» **What the task requires**:
Copy the items from the line with "How far out from the camera is [1,120]?" through the end of the items, changing "framed photograph" to "picture frame" and leaving everything else the same.

Begin Task data

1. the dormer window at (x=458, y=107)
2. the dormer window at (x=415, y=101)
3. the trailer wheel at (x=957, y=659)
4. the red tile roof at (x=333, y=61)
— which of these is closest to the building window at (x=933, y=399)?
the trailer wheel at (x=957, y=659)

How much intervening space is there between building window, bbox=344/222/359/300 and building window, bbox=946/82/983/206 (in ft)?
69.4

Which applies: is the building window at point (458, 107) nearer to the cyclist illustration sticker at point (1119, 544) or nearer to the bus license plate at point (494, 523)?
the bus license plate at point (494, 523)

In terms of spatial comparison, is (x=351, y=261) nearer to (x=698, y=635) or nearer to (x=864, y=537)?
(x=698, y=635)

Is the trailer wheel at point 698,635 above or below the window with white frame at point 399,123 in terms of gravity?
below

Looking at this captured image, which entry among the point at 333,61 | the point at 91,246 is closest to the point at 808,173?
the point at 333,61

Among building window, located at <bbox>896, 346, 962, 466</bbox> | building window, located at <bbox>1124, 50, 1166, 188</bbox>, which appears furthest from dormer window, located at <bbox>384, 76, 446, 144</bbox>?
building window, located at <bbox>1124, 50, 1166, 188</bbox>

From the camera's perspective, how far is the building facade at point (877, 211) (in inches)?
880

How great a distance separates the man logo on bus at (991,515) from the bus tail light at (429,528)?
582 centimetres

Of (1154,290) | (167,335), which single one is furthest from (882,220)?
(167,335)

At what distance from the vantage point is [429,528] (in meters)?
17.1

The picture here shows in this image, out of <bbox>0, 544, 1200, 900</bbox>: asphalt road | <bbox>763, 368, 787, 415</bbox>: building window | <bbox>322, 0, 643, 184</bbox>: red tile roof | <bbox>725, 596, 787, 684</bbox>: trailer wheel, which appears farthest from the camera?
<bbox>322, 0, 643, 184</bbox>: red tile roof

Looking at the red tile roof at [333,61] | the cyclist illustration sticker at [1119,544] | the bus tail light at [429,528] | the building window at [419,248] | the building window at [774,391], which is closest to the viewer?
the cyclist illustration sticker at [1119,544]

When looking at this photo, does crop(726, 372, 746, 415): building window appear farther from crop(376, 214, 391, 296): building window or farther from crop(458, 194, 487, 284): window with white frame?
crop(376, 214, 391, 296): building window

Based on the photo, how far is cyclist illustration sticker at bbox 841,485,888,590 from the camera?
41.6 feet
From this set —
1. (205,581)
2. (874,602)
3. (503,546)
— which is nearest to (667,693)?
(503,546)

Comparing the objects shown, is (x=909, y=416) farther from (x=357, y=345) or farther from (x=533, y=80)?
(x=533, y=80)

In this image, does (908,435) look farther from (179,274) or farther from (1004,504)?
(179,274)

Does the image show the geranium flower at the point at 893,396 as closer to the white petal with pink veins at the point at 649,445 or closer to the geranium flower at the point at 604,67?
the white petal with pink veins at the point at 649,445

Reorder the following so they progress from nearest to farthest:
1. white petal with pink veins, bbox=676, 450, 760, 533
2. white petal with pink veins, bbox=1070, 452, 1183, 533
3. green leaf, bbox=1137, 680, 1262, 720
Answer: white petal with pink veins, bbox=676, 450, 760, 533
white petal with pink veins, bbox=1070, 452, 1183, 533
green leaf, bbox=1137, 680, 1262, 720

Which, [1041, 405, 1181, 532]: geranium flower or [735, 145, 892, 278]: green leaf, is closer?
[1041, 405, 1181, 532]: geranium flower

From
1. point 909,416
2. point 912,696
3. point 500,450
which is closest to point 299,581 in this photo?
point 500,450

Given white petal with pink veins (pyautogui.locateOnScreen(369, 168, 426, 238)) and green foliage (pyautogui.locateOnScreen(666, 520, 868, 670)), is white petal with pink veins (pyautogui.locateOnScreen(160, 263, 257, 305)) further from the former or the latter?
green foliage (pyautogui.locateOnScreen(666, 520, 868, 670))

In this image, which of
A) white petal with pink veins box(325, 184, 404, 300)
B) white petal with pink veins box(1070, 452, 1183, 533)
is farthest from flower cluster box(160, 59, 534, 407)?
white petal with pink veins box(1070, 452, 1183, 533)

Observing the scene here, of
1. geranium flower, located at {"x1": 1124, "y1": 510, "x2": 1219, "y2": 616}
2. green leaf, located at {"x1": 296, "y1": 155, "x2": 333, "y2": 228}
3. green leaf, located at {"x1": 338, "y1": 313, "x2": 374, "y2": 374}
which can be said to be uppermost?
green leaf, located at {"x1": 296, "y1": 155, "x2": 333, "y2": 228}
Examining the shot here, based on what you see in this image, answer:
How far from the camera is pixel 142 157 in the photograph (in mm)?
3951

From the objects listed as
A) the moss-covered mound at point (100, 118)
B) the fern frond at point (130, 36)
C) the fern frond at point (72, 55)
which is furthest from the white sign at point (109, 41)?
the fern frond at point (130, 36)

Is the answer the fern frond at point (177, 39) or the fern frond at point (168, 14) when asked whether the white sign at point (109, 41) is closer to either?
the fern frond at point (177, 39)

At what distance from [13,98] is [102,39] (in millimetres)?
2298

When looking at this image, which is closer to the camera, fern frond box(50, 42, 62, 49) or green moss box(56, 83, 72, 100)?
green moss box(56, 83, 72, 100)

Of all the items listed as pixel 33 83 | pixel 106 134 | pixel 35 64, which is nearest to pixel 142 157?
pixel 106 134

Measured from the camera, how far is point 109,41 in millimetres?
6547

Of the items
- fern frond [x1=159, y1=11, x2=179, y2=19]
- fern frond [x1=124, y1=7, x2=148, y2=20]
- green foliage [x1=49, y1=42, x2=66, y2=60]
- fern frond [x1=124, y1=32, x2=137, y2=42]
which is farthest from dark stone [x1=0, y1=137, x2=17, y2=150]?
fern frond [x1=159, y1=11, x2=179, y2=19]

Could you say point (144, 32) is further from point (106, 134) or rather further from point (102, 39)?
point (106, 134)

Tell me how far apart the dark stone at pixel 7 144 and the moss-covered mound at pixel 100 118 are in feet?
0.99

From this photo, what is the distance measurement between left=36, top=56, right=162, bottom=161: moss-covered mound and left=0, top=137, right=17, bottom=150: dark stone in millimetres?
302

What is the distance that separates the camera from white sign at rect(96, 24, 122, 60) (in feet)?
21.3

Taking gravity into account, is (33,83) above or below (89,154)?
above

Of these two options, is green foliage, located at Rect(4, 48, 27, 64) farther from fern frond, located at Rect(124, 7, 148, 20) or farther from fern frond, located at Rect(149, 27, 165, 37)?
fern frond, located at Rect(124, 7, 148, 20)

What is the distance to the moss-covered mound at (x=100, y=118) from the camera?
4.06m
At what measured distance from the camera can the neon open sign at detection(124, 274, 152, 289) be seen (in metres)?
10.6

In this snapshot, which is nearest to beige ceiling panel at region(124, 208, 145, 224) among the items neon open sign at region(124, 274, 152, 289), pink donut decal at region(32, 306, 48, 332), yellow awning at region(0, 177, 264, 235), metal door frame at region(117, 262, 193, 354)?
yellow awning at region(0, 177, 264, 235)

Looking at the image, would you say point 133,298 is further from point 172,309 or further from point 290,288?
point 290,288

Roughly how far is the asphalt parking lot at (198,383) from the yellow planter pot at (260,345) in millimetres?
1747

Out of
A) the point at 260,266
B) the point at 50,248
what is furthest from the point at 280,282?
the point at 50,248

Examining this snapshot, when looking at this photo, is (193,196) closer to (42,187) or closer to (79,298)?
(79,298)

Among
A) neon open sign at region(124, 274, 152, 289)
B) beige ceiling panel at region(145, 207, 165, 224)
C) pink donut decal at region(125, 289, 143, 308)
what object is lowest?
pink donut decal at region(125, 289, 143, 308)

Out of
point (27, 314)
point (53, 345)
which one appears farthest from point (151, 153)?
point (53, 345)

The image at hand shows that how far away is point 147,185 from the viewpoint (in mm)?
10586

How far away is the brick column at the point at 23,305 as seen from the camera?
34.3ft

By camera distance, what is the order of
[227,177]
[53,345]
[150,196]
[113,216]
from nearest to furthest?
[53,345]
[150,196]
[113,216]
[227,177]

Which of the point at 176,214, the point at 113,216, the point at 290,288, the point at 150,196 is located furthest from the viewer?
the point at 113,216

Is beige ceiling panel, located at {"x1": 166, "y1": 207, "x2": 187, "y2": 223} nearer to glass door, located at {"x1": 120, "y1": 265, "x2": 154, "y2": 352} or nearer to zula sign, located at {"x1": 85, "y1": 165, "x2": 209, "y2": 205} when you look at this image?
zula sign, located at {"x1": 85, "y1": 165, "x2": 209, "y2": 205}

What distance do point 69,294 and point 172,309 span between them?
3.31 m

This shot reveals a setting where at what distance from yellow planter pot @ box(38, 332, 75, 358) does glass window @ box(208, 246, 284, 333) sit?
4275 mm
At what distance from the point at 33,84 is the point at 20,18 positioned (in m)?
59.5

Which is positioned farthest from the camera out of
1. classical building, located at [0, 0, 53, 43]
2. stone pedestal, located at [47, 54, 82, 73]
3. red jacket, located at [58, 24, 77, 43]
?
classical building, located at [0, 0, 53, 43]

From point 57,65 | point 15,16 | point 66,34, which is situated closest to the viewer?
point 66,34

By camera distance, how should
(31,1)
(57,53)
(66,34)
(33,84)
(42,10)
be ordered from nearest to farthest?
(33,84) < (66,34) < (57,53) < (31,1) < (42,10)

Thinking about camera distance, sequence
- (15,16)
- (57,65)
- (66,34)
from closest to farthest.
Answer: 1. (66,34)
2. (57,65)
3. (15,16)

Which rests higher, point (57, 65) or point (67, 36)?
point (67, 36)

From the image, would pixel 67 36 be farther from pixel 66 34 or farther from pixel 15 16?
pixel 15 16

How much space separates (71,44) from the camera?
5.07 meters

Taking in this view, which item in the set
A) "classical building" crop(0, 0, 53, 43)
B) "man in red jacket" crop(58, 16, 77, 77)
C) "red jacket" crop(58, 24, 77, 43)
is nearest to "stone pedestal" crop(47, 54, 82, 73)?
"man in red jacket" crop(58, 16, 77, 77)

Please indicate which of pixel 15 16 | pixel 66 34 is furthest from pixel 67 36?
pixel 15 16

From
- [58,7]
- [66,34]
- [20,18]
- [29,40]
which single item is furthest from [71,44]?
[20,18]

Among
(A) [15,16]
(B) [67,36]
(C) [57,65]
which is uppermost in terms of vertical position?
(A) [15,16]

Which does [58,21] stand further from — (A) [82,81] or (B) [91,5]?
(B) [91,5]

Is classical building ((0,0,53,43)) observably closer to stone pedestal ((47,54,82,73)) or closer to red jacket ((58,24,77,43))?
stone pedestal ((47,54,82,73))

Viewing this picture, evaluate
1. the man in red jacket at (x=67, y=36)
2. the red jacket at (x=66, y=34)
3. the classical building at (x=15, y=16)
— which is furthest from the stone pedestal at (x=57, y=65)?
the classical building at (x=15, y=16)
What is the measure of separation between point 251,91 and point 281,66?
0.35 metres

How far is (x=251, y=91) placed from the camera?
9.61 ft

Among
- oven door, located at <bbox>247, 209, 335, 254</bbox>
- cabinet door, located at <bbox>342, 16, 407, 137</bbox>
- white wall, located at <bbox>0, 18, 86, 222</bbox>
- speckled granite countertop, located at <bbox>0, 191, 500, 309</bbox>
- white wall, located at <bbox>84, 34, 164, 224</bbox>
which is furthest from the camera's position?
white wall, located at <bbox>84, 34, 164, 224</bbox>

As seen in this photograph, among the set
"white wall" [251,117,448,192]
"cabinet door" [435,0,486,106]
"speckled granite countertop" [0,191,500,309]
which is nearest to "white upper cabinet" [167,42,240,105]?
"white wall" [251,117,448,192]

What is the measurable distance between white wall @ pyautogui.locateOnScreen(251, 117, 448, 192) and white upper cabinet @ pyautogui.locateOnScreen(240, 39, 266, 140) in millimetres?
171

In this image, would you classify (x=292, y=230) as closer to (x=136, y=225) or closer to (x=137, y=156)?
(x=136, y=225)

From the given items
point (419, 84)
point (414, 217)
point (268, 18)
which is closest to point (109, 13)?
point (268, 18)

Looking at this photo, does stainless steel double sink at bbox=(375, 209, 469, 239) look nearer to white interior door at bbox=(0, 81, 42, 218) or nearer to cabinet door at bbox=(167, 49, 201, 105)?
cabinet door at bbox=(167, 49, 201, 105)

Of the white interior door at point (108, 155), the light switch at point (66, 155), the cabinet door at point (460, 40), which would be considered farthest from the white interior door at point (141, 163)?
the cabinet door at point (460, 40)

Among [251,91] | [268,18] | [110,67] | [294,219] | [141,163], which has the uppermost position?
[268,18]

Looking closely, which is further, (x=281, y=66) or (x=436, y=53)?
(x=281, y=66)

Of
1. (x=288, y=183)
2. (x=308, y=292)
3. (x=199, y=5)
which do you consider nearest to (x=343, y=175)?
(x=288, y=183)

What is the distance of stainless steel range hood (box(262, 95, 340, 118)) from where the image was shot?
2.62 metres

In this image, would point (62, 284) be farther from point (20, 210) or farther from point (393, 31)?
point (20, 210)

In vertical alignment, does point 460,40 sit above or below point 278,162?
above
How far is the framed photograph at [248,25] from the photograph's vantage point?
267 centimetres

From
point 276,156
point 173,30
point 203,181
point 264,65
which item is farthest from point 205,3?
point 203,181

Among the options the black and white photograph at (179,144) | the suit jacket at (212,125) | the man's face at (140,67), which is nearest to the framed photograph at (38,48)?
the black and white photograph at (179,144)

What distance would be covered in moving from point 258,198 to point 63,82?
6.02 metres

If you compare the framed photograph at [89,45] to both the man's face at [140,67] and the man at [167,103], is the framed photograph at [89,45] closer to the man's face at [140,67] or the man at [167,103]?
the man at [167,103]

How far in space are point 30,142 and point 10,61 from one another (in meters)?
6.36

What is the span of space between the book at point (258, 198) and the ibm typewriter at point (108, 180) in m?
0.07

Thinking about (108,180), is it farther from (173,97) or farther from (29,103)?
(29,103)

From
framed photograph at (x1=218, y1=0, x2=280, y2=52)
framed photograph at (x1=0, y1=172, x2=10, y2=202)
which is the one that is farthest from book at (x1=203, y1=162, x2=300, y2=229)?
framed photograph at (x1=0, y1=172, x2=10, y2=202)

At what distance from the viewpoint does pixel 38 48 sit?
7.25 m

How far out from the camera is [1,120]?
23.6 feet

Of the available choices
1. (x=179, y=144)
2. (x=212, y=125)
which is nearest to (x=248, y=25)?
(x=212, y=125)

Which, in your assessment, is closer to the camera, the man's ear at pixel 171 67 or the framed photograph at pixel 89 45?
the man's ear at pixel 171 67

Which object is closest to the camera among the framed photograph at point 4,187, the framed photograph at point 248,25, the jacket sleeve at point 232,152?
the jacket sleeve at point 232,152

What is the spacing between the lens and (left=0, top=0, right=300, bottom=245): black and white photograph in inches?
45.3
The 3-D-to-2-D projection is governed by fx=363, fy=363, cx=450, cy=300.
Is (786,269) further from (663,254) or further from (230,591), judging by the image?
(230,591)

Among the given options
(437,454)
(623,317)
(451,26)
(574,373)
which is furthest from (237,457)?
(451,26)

End Task data

» **Answer to the problem**:
How far out from the camera is [1,120]?
23.6 feet

Of the available choices
1. (x=179, y=144)
2. (x=212, y=125)
which is nearest to (x=248, y=25)?
(x=212, y=125)

Which, in your assessment, is closer to the camera, the man's ear at pixel 171 67 or the picture frame at pixel 89 45?
the man's ear at pixel 171 67

Which object is closest to the camera among the picture frame at point 4,187, the picture frame at point 248,25, the jacket sleeve at point 232,152?
the jacket sleeve at point 232,152

What is the spacing between the lens and (left=0, top=0, right=300, bottom=245): black and white photograph in inches?
45.3
The 3-D-to-2-D projection is governed by fx=363, fy=363, cx=450, cy=300.
Is (786,269) further from (663,254) or further from (230,591), judging by the image?
(230,591)

Among the given options
(437,454)
(623,317)
(451,26)
(574,373)
which is furthest from (237,457)?
(451,26)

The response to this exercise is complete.